El sector clásicamente trabajó con planillas y eso funcionaba con cinco contratos. Con treinta o cien, se rompe. Y los costos de cada error son tangibles: un alquiler facturado mal genera reclamos del inquilino, uno actualizado mal genera juicio del propietario, un cobro perdido es un mes de alquiler que se evapora, una expensa no facturada es plata que la inmobiliaria pone de su bolsillo.
Un sistema dedicado a la gestión inmobiliaria centraliza todo: la propiedad, el contrato vigente, el inquilino, el propietario, las expensas mensuales, los servicios pagados por la inmobiliaria, la actualización por índice, la facturación al inquilino, la liquidación al propietario y la comisión cobrada. Una sola fuente de verdad.
El rubro tiene tres particularidades que hay que entender antes de elegir herramienta.
Primero, el flujo de plata es triangular: el inquilino paga a la inmobiliaria, la inmobiliaria descuenta gastos y comisión, y le rinde el neto al propietario. Un sistema de facturación normal asume relación bilateral; uno de gestión inmobiliaria asume que la inmobiliaria está en el medio.
Segundo, los conceptos pasantes complican la facturación: las expensas que cobrás al inquilino las depositás al consorcio, no son ingreso propio. El ABL idem. Solo el alquiler propiamente dicho y la comisión son ingreso. Mezclarlos contablemente arruina la liquidación de impuestos.
Tercero, el régimen normativo cambia. La Ley 27.551 sancionada en 2020 fijó plazos mínimos de tres años, actualización anual obligatoria por ICL y otras condiciones. El DNU 70/2023 y normas posteriores liberalizaron muchas de esas reglas para los nuevos contratos. Hoy conviven contratos firmados bajo distintos regímenes y cada uno se actualiza diferente. El sistema tiene que manejar varios esquemas simultáneamente.
Cada propiedad tiene una ficha con dirección, características (ambientes, m², piso, baño, cochera), foto, propietario asociado y estado actual: disponible, alquilada, en pre-reserva, en obra, fuera de mercado. El sistema te muestra de un golpe de vista cuántas propiedades tenés activas, cuántas vacías, cuántas con contrato vencido en los próximos 60 días.

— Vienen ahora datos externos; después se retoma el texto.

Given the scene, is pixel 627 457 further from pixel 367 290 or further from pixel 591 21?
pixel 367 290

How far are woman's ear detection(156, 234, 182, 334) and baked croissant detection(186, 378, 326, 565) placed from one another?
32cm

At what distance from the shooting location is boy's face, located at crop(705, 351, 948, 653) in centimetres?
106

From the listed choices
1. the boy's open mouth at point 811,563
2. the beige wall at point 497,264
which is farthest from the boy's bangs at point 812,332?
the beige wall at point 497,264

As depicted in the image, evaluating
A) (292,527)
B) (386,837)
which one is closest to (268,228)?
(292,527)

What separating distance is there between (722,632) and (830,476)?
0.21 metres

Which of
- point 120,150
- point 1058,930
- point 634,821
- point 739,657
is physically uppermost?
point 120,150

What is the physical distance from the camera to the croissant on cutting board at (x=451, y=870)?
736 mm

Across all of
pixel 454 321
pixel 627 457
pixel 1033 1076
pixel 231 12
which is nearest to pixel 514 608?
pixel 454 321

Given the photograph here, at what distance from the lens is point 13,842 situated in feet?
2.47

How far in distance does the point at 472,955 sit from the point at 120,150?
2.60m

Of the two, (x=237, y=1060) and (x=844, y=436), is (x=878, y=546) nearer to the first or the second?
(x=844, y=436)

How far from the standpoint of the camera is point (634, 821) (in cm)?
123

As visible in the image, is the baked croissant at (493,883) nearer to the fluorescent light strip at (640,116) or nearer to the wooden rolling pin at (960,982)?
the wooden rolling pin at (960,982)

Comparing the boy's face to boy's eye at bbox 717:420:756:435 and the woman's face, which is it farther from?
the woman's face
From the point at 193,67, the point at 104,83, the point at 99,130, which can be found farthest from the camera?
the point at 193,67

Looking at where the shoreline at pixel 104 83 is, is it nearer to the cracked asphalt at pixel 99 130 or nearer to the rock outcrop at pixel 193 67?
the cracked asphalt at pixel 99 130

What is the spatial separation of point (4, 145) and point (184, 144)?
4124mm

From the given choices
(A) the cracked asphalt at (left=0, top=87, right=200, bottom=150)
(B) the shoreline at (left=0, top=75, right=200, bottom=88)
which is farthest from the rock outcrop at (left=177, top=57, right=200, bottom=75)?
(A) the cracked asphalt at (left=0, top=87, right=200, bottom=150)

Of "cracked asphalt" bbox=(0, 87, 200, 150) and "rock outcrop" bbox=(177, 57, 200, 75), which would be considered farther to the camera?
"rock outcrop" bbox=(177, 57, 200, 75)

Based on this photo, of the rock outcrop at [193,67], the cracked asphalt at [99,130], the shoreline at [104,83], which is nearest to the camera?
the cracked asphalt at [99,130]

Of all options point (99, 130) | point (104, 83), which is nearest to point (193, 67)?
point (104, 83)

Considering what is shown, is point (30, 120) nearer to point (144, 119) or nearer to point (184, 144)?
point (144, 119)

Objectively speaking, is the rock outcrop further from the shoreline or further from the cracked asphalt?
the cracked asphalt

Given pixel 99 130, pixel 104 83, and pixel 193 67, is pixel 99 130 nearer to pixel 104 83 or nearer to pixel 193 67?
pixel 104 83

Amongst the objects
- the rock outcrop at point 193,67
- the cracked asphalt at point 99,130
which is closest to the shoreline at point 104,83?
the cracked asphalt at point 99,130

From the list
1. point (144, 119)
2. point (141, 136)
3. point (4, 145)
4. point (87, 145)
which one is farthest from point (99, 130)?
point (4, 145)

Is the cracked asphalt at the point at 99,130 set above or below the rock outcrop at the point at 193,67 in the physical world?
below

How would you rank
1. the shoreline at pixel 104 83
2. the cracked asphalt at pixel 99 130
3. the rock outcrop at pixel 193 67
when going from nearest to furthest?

Cada contrato tiene fecha de inicio, fecha de fin, monto inicial, índice y frecuencia de actualización pactados. El sistema te avisa con anticipación cuándo vence, cuándo toca actualizar y aplica el cálculo solo. Para los contratos bajo Ley 27.551, toma el ICL publicado por el BCRA. Para los contratos posteriores, aplica el índice y la frecuencia que pactaste (IPC, dólar oficial, IPM, etc.).
El día 1 de cada mes, el sistema arma el cobro a cada inquilino: alquiler del mes (con la actualización vigente) + expensas + servicios cargados. Genera un link de pago de Mercado Pago, débito automático o transferencia y se lo manda al inquilino por WhatsApp y email. Si no paga al día 5, se dispara recordatorio automático. El flujo es similar al de las suscripciones: ver cobro recurrente con Mercado Pago.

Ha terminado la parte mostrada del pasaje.